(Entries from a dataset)
------------------------------------------------
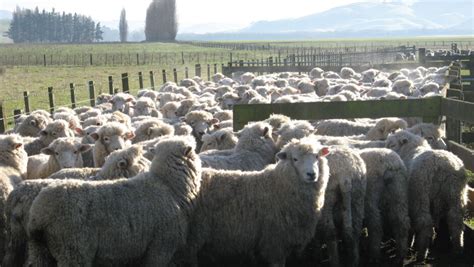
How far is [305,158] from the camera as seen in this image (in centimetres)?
633

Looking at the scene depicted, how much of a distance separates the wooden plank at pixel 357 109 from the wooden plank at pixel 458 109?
0.20 meters

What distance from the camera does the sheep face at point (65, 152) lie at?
798cm

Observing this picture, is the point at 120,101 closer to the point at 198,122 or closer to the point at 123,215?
the point at 198,122

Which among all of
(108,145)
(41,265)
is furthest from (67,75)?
(41,265)

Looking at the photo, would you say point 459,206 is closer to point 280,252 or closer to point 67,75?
point 280,252

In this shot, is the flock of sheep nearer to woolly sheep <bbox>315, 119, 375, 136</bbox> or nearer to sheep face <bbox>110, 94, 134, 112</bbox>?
woolly sheep <bbox>315, 119, 375, 136</bbox>

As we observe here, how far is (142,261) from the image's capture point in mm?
5656

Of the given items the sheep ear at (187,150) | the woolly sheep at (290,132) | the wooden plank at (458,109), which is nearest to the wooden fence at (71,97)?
the woolly sheep at (290,132)

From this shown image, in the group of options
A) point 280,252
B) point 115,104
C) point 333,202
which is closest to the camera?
point 280,252

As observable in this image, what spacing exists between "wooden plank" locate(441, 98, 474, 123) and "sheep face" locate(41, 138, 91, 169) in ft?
15.8

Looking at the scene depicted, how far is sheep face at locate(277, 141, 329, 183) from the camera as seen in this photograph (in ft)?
20.2

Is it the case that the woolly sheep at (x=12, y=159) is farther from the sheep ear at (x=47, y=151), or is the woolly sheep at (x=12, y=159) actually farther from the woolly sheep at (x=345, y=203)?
the woolly sheep at (x=345, y=203)

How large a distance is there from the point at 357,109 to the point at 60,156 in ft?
13.4

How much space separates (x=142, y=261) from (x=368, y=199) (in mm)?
2647
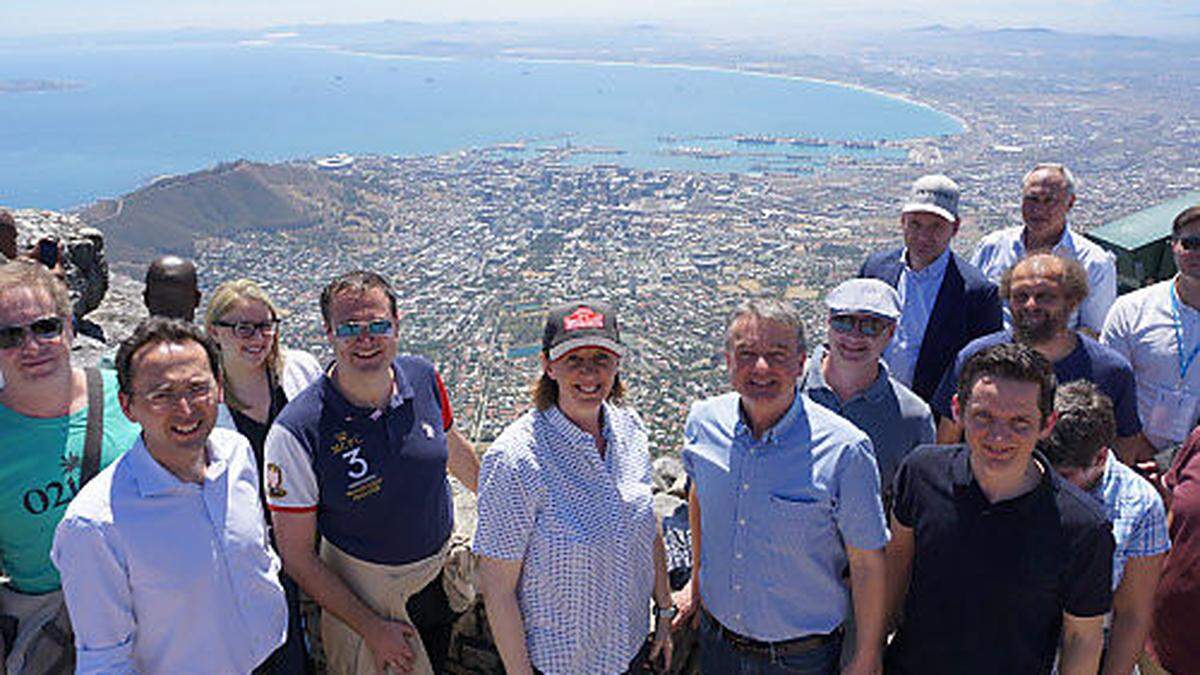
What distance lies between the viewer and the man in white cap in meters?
3.52

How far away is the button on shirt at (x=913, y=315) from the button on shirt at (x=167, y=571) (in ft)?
------------------------------------------------
◆ Task objective:
Please render the entries above as a JSON list of strings, with one string for each line and blank lines skipped. Leave the pictures out of the list.

◆ Output of the task:
[
  "How far is [305,158] from the camera as seen in this image (in centimetres)?",
  "633",
  "Looking at the scene depicted, how much of a distance separates the wooden plank at pixel 357 109 from the wooden plank at pixel 458 109?",
  "0.20 meters",
  "What distance from the camera does the sheep face at point (65, 152) lie at?",
  "798cm",
  "Observing this picture, is the point at 120,101 closer to the point at 198,122 or closer to the point at 123,215?",
  "the point at 198,122",
  "Which among all of",
  "(108,145)",
  "(41,265)",
  "is furthest from (67,75)?",
  "(41,265)",
  "Looking at the photo, would you say point 459,206 is closer to point 280,252 or closer to point 67,75?",
  "point 280,252",
  "In this shot, is the flock of sheep nearer to woolly sheep <bbox>315, 119, 375, 136</bbox> or nearer to sheep face <bbox>110, 94, 134, 112</bbox>?",
  "woolly sheep <bbox>315, 119, 375, 136</bbox>",
  "As we observe here, how far is (142,261) from the image's capture point in mm?",
  "5656",
  "Of the given items the sheep ear at (187,150) | the woolly sheep at (290,132) | the wooden plank at (458,109), which is nearest to the wooden fence at (71,97)?",
  "the woolly sheep at (290,132)",
  "From this shown image, in the group of options",
  "A) point 280,252",
  "B) point 115,104",
  "C) point 333,202",
  "which is closest to the camera?",
  "point 280,252",
  "As observable in this image, what spacing exists between \"wooden plank\" locate(441, 98, 474, 123) and \"sheep face\" locate(41, 138, 91, 169) in ft?",
  "15.8",
  "Looking at the scene depicted, how far is sheep face at locate(277, 141, 329, 183) from the camera as seen in this photograph (in ft)?",
  "20.2",
  "Is it the case that the woolly sheep at (x=12, y=159) is farther from the sheep ear at (x=47, y=151), or is the woolly sheep at (x=12, y=159) actually farther from the woolly sheep at (x=345, y=203)?",
  "the woolly sheep at (x=345, y=203)",
  "How large a distance is there from the point at 357,109 to the point at 60,156 in ft?",
  "13.4",
  "How much space separates (x=142, y=261) from (x=368, y=199) (in mm)?",
  "2647",
  "What distance lies between the viewer and the man in white cap in meters?",
  "3.52",
  "How far away is the button on shirt at (x=913, y=315) from the button on shirt at (x=167, y=571) (in ft)?"
]